Spatial relation data

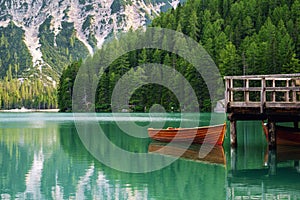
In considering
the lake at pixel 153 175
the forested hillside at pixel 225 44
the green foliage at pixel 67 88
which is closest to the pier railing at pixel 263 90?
the lake at pixel 153 175

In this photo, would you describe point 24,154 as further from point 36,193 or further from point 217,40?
point 217,40

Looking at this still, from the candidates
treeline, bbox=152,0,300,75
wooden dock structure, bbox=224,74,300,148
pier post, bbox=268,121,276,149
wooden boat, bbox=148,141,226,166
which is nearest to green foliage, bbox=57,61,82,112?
treeline, bbox=152,0,300,75

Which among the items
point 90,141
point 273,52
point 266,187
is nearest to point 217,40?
point 273,52

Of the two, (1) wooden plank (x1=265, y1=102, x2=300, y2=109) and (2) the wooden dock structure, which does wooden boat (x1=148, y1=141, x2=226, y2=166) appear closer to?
(2) the wooden dock structure

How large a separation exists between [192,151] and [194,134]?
4147mm

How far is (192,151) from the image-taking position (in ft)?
126

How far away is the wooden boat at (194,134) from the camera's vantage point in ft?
133

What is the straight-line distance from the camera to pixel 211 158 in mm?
33844

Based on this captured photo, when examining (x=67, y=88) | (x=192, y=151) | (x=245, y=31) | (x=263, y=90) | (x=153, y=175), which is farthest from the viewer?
(x=67, y=88)

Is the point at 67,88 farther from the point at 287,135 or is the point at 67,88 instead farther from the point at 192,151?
the point at 287,135

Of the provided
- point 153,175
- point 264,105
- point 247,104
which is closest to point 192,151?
point 247,104

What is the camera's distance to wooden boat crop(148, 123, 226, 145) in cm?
4050

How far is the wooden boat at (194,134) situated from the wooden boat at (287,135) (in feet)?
13.6

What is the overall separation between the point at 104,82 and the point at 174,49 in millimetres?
22383
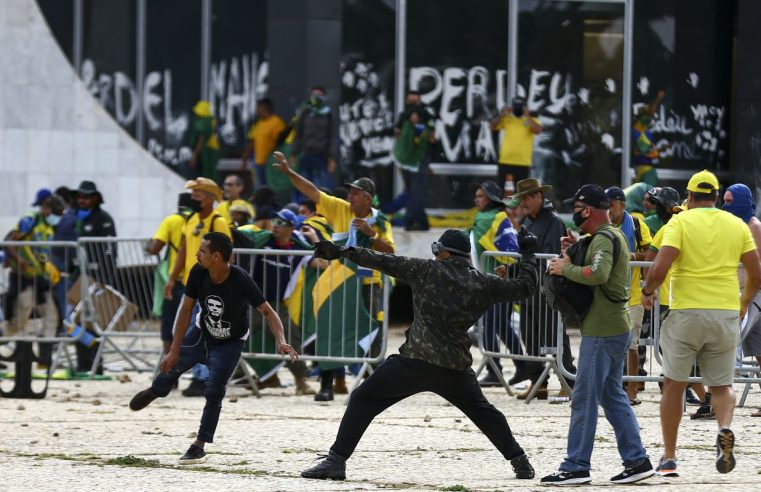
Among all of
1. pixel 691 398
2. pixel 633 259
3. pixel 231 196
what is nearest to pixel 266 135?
pixel 231 196

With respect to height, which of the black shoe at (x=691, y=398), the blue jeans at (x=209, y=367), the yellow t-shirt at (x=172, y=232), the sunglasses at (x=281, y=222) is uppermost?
the sunglasses at (x=281, y=222)

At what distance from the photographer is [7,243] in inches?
612

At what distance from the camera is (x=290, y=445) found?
425 inches

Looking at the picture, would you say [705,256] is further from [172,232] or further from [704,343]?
[172,232]

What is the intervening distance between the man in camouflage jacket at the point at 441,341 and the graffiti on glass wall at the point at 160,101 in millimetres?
13665

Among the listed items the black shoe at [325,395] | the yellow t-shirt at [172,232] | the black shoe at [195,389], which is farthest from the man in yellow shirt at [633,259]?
the yellow t-shirt at [172,232]

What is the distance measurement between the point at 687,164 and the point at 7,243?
419 inches

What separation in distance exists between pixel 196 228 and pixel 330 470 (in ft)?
16.9

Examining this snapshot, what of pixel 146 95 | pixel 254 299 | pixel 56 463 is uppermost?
pixel 146 95

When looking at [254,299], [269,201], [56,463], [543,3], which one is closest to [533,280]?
[254,299]

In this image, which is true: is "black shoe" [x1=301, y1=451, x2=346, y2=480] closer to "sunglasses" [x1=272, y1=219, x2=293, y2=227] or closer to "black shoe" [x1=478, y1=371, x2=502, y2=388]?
"sunglasses" [x1=272, y1=219, x2=293, y2=227]

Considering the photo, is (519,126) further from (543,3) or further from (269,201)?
(269,201)

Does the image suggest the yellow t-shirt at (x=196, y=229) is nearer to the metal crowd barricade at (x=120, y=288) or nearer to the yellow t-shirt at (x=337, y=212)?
the yellow t-shirt at (x=337, y=212)

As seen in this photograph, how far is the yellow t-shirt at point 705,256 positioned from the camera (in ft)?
30.5
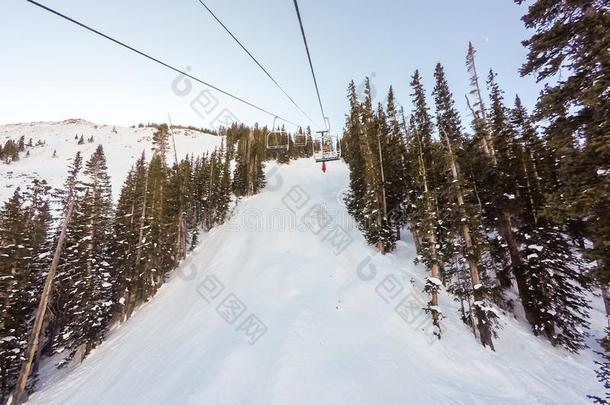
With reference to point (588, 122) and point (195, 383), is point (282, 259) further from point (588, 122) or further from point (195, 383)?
point (588, 122)

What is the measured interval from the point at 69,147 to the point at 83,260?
378 feet

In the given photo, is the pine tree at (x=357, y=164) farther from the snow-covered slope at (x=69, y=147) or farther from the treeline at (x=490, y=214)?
the snow-covered slope at (x=69, y=147)

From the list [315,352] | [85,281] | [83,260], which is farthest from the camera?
[83,260]

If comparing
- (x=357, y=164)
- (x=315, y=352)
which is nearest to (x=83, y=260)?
(x=315, y=352)

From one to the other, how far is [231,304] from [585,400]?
18.3 m

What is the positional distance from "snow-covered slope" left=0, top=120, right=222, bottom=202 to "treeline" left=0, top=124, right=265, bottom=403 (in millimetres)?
41528

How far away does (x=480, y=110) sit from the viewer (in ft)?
77.3

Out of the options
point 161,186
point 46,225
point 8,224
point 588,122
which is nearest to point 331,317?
point 588,122

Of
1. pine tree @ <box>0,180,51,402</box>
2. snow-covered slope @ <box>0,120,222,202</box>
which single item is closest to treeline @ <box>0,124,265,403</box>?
pine tree @ <box>0,180,51,402</box>

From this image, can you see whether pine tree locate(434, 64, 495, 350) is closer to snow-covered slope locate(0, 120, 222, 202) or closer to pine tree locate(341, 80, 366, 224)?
Result: pine tree locate(341, 80, 366, 224)

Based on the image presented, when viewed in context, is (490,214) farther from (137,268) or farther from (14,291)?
(14,291)

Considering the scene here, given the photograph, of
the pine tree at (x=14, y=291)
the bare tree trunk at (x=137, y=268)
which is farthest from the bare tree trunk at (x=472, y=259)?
the bare tree trunk at (x=137, y=268)

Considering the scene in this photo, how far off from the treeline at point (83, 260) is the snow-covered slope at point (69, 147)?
136ft

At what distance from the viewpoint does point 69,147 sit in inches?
4311
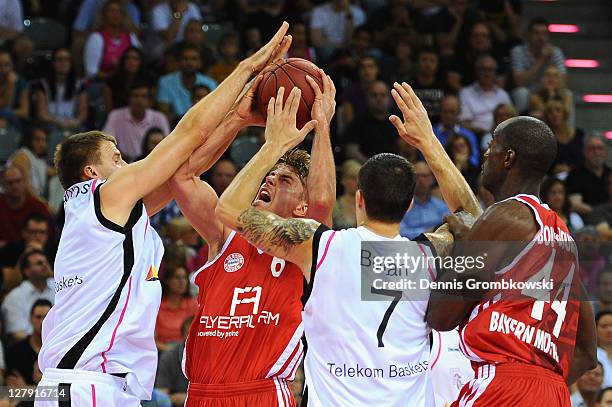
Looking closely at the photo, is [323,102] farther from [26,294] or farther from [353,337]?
[26,294]

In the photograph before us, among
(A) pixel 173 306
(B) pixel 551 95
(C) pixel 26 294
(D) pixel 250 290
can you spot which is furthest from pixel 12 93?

Short task:
Collect every line in the spatial relation data above that contains the word "pier".

Answer to this exercise:
which is closest to the pier railing at pixel 263 90?
pier post, bbox=268,121,276,149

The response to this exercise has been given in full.